WHAT THE EXERCISE ASKS: Print exactly the lines below between the line holding "Detect all objects" and the line holding "SDO full-disk sequence (SDO/AIA 304", inclusive, and nothing more.

Data entries:
------------------------------------------------

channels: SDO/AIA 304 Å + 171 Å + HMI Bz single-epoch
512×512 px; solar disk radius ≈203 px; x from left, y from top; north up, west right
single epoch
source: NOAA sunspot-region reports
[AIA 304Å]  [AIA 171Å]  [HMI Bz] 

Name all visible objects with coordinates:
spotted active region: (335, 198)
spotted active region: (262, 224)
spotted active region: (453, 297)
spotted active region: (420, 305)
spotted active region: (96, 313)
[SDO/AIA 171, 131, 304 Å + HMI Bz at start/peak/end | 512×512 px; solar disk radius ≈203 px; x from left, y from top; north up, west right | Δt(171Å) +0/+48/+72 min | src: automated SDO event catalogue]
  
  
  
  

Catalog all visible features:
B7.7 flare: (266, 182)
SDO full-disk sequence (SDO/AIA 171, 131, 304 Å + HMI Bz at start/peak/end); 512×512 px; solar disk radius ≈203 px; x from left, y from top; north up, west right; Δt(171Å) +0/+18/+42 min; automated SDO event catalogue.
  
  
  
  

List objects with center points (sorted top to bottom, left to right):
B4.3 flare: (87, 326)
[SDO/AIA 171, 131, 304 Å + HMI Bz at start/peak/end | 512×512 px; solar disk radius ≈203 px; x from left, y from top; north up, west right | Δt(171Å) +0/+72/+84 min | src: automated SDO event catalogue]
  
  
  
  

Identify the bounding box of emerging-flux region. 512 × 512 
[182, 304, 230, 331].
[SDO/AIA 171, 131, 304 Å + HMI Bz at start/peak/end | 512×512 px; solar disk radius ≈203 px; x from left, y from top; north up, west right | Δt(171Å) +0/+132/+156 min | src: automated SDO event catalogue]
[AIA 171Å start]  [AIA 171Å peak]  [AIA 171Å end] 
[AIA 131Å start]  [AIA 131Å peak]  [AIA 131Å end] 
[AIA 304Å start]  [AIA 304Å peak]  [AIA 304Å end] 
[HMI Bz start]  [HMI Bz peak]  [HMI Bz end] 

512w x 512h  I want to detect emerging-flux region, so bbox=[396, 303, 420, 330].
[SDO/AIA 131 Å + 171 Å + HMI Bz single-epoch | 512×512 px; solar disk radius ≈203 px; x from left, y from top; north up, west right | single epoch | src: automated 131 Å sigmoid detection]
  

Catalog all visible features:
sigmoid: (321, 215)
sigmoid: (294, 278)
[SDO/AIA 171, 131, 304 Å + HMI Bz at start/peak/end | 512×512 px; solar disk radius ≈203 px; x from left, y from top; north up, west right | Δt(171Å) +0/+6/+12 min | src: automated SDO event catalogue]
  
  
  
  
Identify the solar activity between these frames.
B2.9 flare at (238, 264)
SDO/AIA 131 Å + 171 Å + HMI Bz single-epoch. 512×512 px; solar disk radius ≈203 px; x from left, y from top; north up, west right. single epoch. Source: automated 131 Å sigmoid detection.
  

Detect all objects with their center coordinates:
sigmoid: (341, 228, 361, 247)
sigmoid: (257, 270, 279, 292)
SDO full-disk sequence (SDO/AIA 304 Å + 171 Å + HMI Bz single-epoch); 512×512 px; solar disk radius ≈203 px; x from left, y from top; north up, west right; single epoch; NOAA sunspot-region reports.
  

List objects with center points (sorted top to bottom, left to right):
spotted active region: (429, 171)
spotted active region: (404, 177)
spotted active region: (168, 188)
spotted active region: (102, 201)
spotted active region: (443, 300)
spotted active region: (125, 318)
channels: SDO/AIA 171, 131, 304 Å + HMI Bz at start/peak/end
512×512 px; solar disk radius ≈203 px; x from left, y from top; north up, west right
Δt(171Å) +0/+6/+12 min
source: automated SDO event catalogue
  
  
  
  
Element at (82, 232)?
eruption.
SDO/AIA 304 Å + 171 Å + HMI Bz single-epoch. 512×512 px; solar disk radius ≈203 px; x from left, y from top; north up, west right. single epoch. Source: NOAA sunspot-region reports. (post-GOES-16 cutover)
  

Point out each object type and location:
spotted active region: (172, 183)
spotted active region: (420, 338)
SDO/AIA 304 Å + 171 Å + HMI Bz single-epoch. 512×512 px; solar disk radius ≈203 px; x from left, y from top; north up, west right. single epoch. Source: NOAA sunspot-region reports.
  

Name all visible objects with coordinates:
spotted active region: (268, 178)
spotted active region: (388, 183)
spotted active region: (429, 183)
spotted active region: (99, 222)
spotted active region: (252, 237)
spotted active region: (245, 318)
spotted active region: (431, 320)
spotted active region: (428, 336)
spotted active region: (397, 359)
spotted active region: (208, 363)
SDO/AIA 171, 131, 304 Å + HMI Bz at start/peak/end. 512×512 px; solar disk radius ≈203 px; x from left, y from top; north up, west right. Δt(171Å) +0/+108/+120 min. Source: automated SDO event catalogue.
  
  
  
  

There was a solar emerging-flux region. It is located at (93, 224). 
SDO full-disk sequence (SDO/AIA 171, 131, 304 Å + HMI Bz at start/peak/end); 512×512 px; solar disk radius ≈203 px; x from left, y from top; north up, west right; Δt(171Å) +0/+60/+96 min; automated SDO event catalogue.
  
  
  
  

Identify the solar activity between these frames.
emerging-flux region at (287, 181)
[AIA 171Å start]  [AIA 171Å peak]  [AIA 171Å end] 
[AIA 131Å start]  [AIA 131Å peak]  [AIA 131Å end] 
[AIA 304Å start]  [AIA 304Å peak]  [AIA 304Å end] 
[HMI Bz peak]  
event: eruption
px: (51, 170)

------------------------------------------------

RESPONSE TO THIS EXERCISE:
Detect all objects with their center coordinates:
sigmoid: (341, 228, 361, 247)
sigmoid: (257, 270, 279, 292)
SDO full-disk sequence (SDO/AIA 304 Å + 171 Å + HMI Bz single-epoch); 512×512 px; solar disk radius ≈203 px; x from left, y from top; north up, west right; single epoch; NOAA sunspot-region reports.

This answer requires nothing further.